Perhaps you can see where I’m going to take this in bringing it back to software development. Under one development practice, major functional changes requires disruptive (and implausible) overhauls of the entire system at one time. There are no valid intermediate states; we need to throw the system up in the air and reassemble on the way back down. You might argue that was historically our methodology for large software projects.

Alternatively, following practices of continuous integration and continuous stability, you can change a system by making a series of transformations or refactorings that are neutral to the external behavior of the system but then enable you to make a substantive change to the system in a single shorter, more predictable step.

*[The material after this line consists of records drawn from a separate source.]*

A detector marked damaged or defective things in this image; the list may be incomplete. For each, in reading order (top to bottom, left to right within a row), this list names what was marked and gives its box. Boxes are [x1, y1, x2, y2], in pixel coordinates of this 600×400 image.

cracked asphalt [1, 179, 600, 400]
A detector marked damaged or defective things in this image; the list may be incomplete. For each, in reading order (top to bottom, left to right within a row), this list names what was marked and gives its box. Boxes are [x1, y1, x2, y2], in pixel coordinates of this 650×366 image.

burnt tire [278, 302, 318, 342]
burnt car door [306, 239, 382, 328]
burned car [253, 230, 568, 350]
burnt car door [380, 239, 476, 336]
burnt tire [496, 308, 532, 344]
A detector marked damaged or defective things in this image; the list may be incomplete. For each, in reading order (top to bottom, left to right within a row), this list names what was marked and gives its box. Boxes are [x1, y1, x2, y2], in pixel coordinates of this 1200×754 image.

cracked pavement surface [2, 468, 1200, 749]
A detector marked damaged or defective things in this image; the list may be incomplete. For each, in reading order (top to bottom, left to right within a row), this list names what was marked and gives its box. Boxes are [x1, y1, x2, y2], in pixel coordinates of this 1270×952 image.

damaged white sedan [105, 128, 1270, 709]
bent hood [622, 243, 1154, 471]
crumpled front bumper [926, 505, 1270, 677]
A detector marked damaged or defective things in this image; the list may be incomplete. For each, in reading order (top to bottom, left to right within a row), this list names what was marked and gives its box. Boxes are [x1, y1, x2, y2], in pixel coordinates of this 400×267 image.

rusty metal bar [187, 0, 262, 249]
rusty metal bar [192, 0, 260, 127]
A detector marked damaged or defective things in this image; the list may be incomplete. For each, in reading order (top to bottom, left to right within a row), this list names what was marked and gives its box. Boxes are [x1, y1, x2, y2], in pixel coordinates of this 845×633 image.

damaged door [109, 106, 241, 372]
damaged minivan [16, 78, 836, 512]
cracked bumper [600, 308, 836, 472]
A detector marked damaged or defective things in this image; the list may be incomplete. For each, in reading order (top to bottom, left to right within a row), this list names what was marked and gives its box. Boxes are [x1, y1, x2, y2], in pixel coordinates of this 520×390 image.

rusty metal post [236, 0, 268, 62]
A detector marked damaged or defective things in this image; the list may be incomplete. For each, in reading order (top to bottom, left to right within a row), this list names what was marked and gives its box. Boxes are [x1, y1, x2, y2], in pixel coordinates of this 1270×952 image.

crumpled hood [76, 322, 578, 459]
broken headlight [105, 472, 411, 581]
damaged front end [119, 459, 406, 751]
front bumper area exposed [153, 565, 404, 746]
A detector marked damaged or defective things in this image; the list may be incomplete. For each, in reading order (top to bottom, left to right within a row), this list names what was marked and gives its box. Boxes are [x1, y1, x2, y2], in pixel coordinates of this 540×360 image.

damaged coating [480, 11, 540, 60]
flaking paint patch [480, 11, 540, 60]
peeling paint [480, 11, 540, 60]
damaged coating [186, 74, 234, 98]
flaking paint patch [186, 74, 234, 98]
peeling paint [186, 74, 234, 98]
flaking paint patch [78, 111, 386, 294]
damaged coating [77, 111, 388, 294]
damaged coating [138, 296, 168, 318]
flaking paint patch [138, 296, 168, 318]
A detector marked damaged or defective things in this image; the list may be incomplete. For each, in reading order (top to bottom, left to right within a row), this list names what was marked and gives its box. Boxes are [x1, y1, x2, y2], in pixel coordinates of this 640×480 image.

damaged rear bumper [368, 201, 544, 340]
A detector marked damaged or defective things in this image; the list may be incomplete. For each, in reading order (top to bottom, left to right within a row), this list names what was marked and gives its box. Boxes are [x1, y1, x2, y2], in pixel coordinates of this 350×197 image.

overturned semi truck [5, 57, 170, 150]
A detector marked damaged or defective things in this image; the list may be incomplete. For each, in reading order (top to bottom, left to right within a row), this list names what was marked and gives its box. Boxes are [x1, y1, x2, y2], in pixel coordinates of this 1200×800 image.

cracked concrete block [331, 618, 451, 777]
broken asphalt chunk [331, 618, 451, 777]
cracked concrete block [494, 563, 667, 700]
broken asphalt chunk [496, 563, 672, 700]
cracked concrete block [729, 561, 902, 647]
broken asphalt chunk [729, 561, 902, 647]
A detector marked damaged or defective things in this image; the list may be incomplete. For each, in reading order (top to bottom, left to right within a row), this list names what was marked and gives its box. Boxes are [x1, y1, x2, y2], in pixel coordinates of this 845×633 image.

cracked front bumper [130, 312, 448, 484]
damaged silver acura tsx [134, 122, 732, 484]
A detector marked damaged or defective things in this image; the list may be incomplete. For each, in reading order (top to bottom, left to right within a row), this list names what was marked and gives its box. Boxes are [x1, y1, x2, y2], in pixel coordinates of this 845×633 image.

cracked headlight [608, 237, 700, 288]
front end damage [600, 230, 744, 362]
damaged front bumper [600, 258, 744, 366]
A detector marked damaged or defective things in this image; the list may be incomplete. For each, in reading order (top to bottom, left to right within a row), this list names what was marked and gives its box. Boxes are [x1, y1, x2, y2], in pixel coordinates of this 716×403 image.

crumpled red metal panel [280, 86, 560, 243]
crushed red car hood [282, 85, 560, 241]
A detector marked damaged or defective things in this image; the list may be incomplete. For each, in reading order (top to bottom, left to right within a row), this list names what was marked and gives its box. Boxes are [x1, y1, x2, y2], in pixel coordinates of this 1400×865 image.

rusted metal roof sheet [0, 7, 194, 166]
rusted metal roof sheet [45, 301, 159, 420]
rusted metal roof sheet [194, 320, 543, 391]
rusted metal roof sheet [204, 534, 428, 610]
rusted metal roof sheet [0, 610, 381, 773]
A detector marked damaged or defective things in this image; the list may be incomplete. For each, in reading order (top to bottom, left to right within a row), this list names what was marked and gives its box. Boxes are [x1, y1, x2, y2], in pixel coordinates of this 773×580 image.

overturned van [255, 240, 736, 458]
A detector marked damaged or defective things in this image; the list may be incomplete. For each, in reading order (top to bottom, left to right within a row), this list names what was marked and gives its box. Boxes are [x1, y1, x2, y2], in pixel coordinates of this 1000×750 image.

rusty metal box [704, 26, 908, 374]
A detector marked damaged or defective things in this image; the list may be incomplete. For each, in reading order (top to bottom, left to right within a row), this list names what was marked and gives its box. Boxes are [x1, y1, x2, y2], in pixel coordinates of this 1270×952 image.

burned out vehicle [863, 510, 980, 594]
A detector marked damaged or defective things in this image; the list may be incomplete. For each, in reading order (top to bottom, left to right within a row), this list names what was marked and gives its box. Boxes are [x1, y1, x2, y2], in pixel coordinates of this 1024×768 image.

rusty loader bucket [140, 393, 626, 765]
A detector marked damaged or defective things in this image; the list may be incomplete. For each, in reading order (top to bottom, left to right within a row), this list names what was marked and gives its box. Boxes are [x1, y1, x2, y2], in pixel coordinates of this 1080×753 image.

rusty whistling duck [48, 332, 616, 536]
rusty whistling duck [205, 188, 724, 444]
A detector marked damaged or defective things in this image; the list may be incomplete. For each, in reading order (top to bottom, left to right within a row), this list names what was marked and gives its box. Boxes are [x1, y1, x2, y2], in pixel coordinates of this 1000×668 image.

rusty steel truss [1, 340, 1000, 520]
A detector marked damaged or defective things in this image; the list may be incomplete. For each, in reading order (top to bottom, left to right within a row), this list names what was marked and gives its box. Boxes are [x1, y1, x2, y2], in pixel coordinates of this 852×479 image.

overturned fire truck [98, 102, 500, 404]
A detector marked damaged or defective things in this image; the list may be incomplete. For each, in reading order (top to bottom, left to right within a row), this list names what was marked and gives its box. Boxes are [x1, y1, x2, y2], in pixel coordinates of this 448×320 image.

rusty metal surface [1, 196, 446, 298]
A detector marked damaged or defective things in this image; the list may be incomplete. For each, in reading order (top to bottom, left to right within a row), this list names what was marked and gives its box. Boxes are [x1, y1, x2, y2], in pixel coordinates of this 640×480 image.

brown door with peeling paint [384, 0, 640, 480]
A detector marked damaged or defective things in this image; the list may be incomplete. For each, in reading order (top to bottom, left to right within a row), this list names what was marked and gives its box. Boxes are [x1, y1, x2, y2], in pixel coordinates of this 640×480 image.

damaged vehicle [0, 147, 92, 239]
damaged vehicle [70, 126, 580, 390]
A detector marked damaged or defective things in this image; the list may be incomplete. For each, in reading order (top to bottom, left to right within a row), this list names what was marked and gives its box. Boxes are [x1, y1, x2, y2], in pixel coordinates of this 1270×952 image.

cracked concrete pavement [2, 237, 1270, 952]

I am making an analogy here; I am not arguing that there is some underlying mathematical reason why the higher level structure of the protein state space should be analogous to the structure of software systems. Additionally, nature has no alternative but to take these incremental pathways — we could decide that it was more efficient to “just start over” in altering a software system. However, for large software systems, certainly my judgment has shifted over time to a belief that this continuous model of integration and stability is the only way to reliably, predictably and efficiently enable major new functionality. You get three kinds of inefficiencies when you throw everything up in the air. The first is usually called the long tail of integration and stabilization. Essentially, this is all the stuff you didn’t plan for because you were so focused on building the cool new part. A continuous approach forces you to take this into account along the way. This is not necessarily an inefficiency in the cost of execution, but it is a significant inefficiency in planning — which might actually be more critical. The second form of inefficiency comes when doing programming in the large with many developers. It is just way too easy to externalize the cost that the instability you are introducing has on the rest of the team. As you make the system less stable, all other development and testing gets more expensive and less predictable. This is a huge and largely hidden cost. The third form of inefficiency comes from backloading all the actual validation and learning that comes from real usage and deployment. By making the system unusable for long periods of time you have essentially halted all ability to learn from real usage.

I am always fascinated by books that take a set of facts you thought you understood and provide an entirely new perspective on them. “Arrival of the Fittest” definitely qualified.